Found interface org.apache.hadoop.mapreduce.TaskAttemptContext, but class was expected

By looking here, it looks like there is a version incompatibility between the piggybank build and the hadoop version. But I am not able to fix this issue. I really appreciate any help on this (spent inordinate amount of time on this already).
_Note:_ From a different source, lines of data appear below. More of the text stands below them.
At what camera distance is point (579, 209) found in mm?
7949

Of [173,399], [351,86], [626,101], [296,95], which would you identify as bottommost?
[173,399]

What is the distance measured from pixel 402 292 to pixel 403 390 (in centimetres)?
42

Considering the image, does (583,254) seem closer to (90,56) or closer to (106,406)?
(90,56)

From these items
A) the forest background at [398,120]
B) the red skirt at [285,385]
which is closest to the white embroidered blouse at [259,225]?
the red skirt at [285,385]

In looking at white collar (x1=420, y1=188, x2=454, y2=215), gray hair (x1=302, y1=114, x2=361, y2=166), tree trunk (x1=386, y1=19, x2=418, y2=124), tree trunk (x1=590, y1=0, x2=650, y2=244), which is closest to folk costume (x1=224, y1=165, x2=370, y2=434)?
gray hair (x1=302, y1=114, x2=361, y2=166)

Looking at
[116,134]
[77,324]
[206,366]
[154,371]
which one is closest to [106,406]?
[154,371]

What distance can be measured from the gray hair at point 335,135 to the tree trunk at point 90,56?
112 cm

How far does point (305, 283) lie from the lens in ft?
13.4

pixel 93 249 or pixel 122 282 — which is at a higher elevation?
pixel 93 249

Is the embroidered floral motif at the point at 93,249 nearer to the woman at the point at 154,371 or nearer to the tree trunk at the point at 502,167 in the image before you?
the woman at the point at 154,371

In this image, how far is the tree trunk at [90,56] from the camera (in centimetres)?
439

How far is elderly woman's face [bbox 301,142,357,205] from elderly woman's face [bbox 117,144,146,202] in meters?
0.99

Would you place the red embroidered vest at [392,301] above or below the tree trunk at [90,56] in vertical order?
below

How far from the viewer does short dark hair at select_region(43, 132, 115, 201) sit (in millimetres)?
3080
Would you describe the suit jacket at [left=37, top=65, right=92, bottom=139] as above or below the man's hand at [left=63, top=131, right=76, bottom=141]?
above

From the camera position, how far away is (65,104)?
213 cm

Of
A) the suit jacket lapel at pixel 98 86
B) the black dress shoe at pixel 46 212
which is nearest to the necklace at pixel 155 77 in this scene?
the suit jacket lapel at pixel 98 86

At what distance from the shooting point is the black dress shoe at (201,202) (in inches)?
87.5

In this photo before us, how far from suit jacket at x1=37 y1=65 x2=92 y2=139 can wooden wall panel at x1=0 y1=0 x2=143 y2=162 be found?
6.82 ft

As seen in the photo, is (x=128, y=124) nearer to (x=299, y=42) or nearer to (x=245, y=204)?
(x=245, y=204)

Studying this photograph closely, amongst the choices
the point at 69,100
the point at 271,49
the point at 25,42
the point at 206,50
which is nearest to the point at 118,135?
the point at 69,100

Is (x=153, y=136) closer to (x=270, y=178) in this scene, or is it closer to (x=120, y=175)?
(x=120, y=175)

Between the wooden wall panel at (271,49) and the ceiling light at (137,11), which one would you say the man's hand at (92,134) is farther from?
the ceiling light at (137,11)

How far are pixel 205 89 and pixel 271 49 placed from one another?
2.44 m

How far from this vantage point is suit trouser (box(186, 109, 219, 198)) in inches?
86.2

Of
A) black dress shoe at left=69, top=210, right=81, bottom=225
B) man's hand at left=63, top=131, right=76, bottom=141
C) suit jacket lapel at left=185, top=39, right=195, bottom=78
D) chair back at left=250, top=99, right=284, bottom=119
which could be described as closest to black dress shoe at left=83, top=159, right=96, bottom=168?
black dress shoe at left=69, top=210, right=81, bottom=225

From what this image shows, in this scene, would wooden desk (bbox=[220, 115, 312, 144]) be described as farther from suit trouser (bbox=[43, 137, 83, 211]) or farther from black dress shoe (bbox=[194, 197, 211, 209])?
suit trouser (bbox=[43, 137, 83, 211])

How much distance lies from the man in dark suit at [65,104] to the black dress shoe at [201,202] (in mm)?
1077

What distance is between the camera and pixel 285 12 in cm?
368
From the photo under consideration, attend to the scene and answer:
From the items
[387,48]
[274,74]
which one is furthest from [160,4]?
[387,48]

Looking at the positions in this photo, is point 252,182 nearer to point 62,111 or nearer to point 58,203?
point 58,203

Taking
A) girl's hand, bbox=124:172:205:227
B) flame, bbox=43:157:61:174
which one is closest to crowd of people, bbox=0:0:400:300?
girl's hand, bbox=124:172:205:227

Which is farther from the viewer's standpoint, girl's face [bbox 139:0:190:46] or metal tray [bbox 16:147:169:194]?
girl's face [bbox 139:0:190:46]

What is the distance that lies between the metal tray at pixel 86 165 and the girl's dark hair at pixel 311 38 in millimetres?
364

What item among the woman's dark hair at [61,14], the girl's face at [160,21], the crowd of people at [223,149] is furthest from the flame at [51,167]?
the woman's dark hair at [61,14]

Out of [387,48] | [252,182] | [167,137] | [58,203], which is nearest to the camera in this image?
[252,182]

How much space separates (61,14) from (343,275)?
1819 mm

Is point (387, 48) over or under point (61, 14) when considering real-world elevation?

pig.hadoop.version: 2.0.0-cdh4.1.0

> hadoop version

Hadoop 2.0.0-cdh4.1.0 Subversion file:///data/1/jenkins/workspace/generic-package-ubuntu64-10-04/CDH4.1.0-Packaging-Hadoop-2012-09-29_10-56-25/hadoop-2.0.0+541-1.cdh4.1.0.p0.27~lucid/src/hadoop-common-project/hadoop-common -r 5c0a0bddbc2aaff30a8624b5980cd4a2e1b68d18 Compiled by jenkins on Sat Sep 29 11:26:31 PDT 2012 From source with checksum 95f5c7f30b4030f1f327758e7b2bd61f

2

2 Answers

0
votes

Though I am not able to figure out how to build a compatible piggybank.jar, I found that a compatible piggybank.jar is located under /usr/lib/pig/.

0
votes

I faced a similar issue when I used piggybank version 0.13 with Hadoop version Hadoop 2.4.0.2.1.5.0-695. It however worked when I used the piggybank jar in the location you mentioned -- /usr/lib/pig.

The additional observation I made is the piggybank jar in /usr/lib/pig is quite old and does not have XPath and other functions available. I believe new piggy jar has dependencies on later Hadoop version.